When you think of the American Red Cross, what likely comes to mind is boots on the ground when hurricanes, earthquakes, and other natural disasters hit; international humanitarian relief efforts; blood drives; and CPR training courses. But a core part of its mission also is to support U.S. military personnel and their families. As such, the organization founded by Clara Barton more than 125 years ago has been a state-of-the-art partner in developing continuing medical education activities aimed at improving care for today’s military, National Guard, and Reserves as they return from active duty in Afghanistan and Iraq.

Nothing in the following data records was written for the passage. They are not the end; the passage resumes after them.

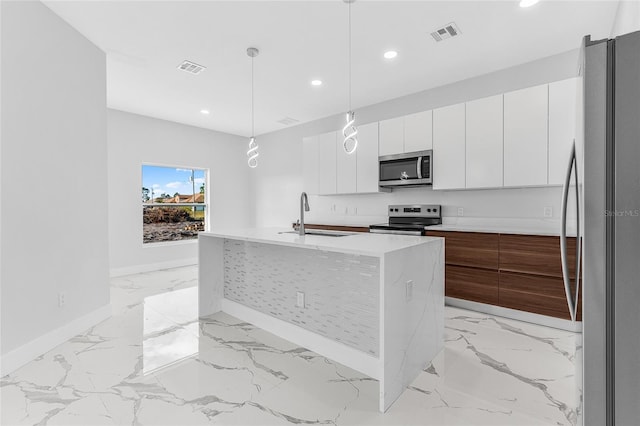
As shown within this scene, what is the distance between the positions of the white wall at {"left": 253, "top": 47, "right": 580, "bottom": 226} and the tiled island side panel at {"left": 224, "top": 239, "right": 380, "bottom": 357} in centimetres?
231

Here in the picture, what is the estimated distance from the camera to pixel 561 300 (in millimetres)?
2779

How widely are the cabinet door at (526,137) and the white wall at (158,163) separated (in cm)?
504

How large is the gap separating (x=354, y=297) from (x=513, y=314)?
6.12 ft

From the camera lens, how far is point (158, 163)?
554cm

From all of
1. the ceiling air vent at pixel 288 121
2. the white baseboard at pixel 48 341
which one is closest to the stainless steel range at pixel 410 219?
the ceiling air vent at pixel 288 121

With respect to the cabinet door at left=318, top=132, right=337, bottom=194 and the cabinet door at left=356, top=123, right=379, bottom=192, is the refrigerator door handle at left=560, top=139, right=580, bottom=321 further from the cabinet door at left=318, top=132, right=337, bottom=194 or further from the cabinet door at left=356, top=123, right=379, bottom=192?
the cabinet door at left=318, top=132, right=337, bottom=194

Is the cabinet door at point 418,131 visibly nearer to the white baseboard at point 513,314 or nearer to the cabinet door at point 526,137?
the cabinet door at point 526,137

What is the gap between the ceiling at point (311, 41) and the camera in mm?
2506

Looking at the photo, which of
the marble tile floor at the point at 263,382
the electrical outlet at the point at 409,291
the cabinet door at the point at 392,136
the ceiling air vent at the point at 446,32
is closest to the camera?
the marble tile floor at the point at 263,382

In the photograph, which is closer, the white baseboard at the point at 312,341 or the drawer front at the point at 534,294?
the white baseboard at the point at 312,341

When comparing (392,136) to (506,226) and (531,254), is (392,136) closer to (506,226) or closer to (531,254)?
(506,226)

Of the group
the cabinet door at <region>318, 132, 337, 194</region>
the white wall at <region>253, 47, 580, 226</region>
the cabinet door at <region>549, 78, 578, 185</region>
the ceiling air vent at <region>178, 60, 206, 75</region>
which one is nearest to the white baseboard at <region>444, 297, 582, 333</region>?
the white wall at <region>253, 47, 580, 226</region>

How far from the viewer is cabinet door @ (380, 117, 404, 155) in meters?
4.14

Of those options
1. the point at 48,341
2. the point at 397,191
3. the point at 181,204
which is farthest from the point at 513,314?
the point at 181,204
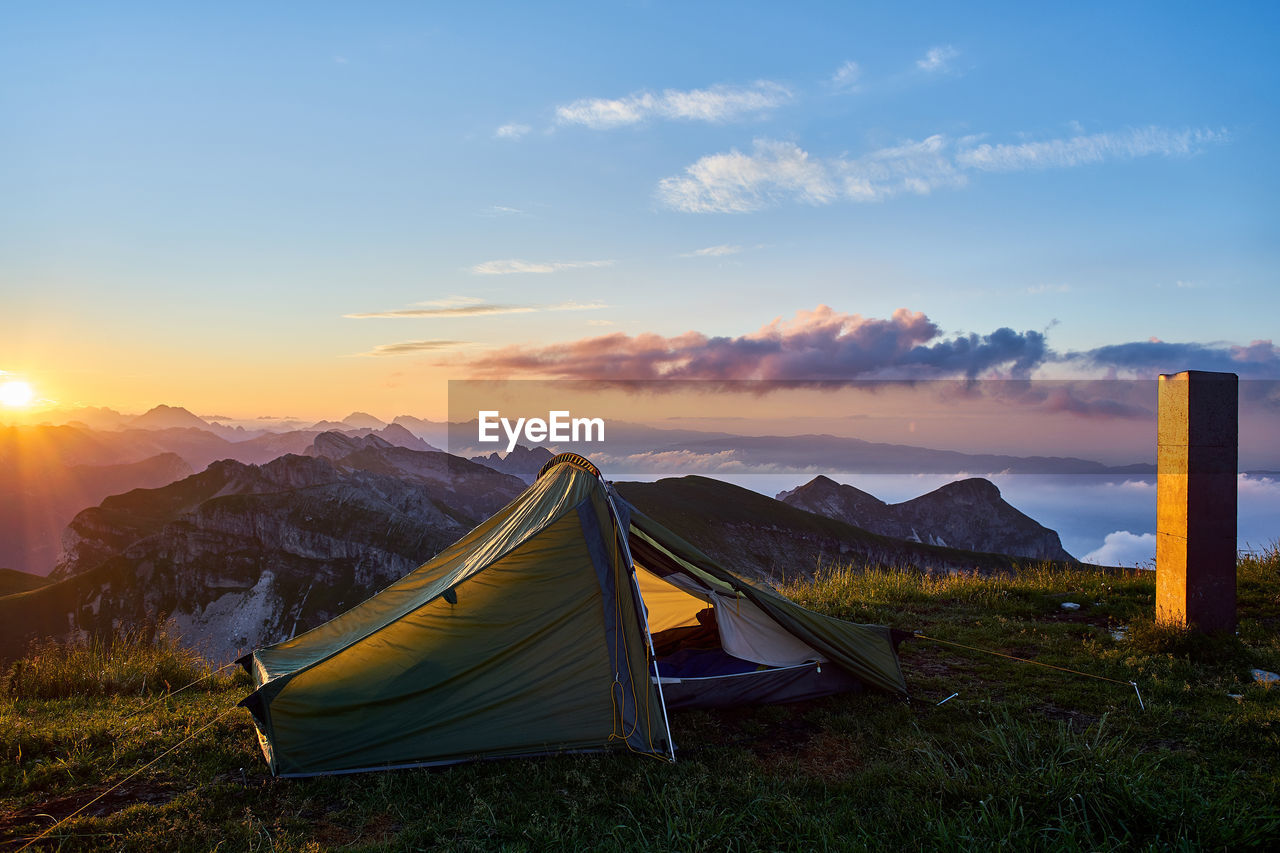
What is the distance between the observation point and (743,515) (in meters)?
98.0

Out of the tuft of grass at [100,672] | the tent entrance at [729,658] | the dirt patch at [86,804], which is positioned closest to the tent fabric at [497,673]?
the tent entrance at [729,658]

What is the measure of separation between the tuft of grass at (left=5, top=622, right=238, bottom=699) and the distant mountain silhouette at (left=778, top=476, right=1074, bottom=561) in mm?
126903

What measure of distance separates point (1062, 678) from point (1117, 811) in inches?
157

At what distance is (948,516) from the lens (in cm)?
14125

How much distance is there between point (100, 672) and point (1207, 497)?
12.6 meters

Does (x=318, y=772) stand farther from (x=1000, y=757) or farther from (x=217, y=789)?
(x=1000, y=757)

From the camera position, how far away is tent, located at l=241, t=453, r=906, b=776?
567 cm

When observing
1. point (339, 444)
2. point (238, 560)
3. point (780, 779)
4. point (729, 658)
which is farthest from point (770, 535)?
point (339, 444)

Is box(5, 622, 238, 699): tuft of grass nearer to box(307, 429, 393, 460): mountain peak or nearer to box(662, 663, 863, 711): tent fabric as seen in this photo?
box(662, 663, 863, 711): tent fabric

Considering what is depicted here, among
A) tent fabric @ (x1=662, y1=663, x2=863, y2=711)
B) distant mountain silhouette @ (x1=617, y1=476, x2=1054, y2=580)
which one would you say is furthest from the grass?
distant mountain silhouette @ (x1=617, y1=476, x2=1054, y2=580)

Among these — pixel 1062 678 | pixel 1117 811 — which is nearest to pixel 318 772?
pixel 1117 811

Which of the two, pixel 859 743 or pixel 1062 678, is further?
pixel 1062 678

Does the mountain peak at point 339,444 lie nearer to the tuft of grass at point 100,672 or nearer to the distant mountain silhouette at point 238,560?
the distant mountain silhouette at point 238,560

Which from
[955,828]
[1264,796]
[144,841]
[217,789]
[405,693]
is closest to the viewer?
[955,828]
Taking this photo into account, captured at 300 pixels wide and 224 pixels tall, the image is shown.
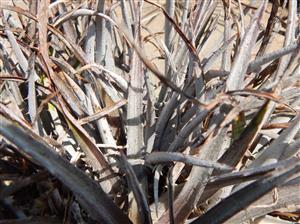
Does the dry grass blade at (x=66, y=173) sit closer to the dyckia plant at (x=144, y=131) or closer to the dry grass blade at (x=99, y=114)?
the dyckia plant at (x=144, y=131)

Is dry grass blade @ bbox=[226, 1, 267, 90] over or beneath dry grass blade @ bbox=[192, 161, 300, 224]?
over

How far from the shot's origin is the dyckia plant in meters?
0.85

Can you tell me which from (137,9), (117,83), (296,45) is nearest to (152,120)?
(117,83)

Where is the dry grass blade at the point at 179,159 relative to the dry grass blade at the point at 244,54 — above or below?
below

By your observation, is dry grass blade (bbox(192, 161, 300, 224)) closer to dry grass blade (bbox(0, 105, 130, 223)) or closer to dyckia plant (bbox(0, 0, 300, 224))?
dyckia plant (bbox(0, 0, 300, 224))

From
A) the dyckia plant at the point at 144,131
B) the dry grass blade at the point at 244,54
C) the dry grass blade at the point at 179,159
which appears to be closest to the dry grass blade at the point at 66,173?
the dyckia plant at the point at 144,131

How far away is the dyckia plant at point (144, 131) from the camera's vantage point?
848 mm

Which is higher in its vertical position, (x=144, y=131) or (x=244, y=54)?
(x=244, y=54)

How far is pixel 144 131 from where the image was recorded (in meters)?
1.09

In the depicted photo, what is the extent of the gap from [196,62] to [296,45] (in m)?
0.19

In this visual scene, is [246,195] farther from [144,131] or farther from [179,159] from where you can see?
[144,131]

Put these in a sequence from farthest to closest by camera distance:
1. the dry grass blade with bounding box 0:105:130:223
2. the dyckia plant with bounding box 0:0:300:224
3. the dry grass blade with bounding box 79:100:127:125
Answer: the dry grass blade with bounding box 79:100:127:125 < the dyckia plant with bounding box 0:0:300:224 < the dry grass blade with bounding box 0:105:130:223

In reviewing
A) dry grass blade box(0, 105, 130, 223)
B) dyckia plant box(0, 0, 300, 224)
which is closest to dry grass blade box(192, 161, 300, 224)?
dyckia plant box(0, 0, 300, 224)

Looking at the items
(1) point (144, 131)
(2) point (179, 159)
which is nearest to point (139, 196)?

That’s what Bonnie Bixler, MEd, assistant director, continuing education, Penn State College of Medicine, in Hershey, Pa., discovered when she picked up the phone last year and found the American Red Cross’ Armed Forces Pennsylvania State Manager Margaret Pepe, PhD, JD, on the line with a unique proposition. Pepe wanted to develop an educational activity that would improve the screening and referral skills of the state’s primary care and mental health professionals so that they could better meet the needs of returning military service members who might be suffering from post-traumatic stress disorder or traumatic brain injury.
The two soon discovered it would take expanding the partnership to include a managed care company and Department of Defense health affiliates to pull off the activity they had envisioned. Here’s how they did it.

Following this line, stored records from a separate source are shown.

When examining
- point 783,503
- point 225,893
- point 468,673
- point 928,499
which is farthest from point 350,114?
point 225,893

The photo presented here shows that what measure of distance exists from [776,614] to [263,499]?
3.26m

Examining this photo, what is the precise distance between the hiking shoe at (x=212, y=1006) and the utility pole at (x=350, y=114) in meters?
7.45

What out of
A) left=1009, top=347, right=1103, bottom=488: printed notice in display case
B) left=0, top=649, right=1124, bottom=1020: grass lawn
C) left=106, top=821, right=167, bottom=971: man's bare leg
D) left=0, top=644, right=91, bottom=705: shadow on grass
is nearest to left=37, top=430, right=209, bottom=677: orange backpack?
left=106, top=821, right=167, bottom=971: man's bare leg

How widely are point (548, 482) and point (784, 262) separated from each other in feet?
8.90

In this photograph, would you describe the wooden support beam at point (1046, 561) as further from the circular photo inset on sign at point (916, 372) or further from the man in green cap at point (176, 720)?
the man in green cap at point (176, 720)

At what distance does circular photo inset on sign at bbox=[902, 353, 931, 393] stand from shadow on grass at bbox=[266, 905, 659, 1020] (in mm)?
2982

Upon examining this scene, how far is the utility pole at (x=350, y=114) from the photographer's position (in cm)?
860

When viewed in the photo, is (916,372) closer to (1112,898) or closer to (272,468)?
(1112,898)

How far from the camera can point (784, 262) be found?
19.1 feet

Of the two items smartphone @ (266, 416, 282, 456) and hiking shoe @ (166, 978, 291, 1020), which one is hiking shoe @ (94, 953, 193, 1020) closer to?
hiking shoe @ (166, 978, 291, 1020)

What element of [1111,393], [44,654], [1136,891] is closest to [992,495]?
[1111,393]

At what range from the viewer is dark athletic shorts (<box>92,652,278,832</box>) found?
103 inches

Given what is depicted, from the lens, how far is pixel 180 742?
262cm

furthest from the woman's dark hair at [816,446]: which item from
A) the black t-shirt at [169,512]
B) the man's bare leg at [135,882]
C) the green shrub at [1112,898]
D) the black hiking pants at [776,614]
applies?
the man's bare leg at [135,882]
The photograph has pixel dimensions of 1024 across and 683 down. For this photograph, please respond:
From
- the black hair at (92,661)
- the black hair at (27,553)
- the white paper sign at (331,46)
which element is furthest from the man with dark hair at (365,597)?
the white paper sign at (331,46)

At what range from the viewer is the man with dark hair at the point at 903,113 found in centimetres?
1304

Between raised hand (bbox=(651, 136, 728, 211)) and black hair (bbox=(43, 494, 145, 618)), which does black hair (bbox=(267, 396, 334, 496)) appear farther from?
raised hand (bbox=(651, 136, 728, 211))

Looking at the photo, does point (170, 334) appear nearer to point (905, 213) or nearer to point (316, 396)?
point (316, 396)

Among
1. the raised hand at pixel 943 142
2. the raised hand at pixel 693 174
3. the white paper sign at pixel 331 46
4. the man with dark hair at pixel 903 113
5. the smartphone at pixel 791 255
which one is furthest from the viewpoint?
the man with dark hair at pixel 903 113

As someone whose job is to connect Red Cross programs and services with military organizations in the state, Pepe considered the need for the activity obvious. In a session at the 2012 Alliance for Continuing Education in the Health Professions, she explained that more than 2.1 million men and women have served in Operation Iraqi Freedom and Operation Enduring Freedom in the more than 10 years the U.S. has been at war. Many of these are National Guard and Reserves personnel, who return to civilian jobs when their rotations are completed. Pennsylvania has the largest contingent of National Guardsmen deployed during OIF and OEF—nearly 20,000.
Unlike in previous wars, most injuries incurred by those fighting in Iraq and Afghanistan come from improvised explosive devices and rocket-propelled grenades, which means that more returning military service personnel are coming back with PTSD and TBI than has been the case in the past. In fact, Pepe said, 22 percent of all returning service personnel have some form of TBI, and it’s estimated that one-third of troops suffer from PTSD when they return home.

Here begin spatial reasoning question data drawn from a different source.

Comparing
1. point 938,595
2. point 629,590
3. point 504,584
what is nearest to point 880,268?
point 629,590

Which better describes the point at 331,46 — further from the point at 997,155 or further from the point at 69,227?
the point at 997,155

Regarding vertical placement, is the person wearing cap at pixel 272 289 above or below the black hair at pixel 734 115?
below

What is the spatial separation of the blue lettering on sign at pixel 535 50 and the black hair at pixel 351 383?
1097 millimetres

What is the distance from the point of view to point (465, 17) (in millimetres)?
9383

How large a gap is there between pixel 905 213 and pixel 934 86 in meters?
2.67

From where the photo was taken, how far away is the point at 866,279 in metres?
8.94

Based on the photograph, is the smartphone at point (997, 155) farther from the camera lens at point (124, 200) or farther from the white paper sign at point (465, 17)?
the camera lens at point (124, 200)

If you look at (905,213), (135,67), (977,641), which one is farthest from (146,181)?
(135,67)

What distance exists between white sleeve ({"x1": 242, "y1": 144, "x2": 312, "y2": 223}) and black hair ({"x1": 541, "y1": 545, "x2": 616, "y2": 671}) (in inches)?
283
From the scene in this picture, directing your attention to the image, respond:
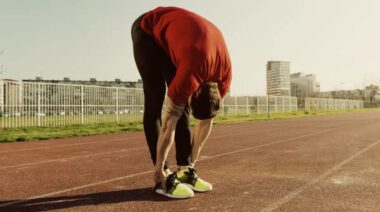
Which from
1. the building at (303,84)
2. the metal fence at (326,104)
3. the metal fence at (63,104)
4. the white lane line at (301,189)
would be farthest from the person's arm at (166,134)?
the building at (303,84)

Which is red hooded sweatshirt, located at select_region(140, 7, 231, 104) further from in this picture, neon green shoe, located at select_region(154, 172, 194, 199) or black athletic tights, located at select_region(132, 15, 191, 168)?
neon green shoe, located at select_region(154, 172, 194, 199)

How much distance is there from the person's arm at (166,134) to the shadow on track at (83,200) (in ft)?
0.73

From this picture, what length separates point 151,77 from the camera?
3533mm

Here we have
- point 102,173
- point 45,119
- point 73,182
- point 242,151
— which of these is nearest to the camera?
point 73,182

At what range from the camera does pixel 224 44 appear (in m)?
3.45

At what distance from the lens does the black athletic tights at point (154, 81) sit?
353 centimetres

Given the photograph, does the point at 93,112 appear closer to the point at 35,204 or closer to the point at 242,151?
the point at 242,151

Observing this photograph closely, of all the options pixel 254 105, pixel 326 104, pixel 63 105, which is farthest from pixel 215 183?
pixel 326 104

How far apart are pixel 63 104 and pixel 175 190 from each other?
15.9m

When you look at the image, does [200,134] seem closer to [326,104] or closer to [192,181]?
[192,181]

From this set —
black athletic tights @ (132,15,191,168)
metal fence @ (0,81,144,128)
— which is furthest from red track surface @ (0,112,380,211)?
metal fence @ (0,81,144,128)

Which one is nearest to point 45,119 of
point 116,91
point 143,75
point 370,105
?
point 116,91

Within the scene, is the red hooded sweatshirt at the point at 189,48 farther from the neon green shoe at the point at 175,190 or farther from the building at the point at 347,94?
the building at the point at 347,94

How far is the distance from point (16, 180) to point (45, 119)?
13.2 m
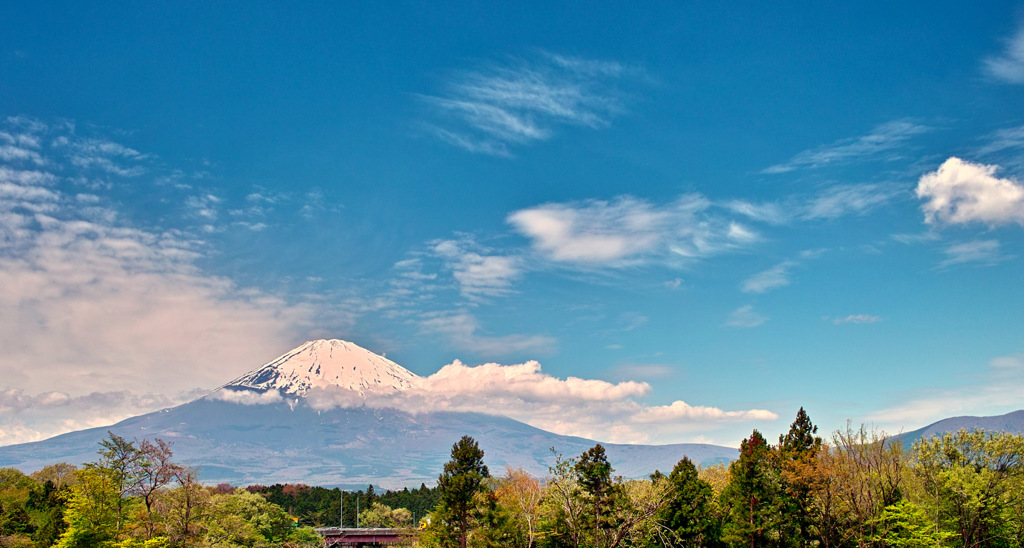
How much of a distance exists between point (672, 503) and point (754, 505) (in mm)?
7169

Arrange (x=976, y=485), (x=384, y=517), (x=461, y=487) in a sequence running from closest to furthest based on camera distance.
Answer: (x=976, y=485), (x=461, y=487), (x=384, y=517)

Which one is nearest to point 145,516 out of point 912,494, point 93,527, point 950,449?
point 93,527

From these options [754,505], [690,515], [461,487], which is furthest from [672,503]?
[461,487]

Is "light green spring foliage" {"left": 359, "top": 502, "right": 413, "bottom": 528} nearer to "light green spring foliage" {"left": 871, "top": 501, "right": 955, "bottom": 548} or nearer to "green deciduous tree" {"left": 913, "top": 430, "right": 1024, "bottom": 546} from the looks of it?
"light green spring foliage" {"left": 871, "top": 501, "right": 955, "bottom": 548}

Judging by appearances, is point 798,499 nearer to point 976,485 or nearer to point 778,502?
point 778,502

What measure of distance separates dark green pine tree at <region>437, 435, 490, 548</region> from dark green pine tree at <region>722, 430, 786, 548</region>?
22.7m

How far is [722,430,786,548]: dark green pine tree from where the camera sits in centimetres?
5816

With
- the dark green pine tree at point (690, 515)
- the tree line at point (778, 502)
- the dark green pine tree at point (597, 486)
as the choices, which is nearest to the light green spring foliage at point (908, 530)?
the tree line at point (778, 502)

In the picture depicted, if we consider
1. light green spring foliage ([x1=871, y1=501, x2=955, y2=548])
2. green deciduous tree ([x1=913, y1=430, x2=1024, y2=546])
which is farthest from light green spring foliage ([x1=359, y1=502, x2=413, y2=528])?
green deciduous tree ([x1=913, y1=430, x2=1024, y2=546])

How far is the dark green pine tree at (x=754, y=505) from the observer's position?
191ft

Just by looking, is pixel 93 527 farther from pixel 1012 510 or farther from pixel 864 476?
pixel 1012 510

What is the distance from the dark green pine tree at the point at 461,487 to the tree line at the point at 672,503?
87 mm

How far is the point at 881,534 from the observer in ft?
168

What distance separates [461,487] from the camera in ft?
173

And yet, particularly in the case of returning Guard and Reserve personnel who are known to their physicians in their civilian roles, when they go see their family doctor about recurring headaches, irritability, insomnia, and other classic symptoms of PTSD and TBI—things that also could have other causes—the doctor may not have the information needed to make the correct diagnosis. “PTSD and TBI have been recognized as common co-morbidities in this population. They’re the silent and often unrecognized signatures of these particular combats,” Pepe said.
Although the American Red Cross provides psychological first aid for military families that includes educational outreach to community healthcare providers and to the families of returning service members, it needed an accredited CME provider to provide the hook—the CME and CE credits—and the programming that would draw in the primary care physicians who most needed the education. So Pepe called Bixler at Penn State’s School of Medicine—which,in addition to being an accredited CME provider that was “practically in her back yard,” also was where Pepe earned her PhD—to develop a symposium that would help primary care and other healthcare providers better recognize and treat returning military service people with PTSD and mild to moderate TBI.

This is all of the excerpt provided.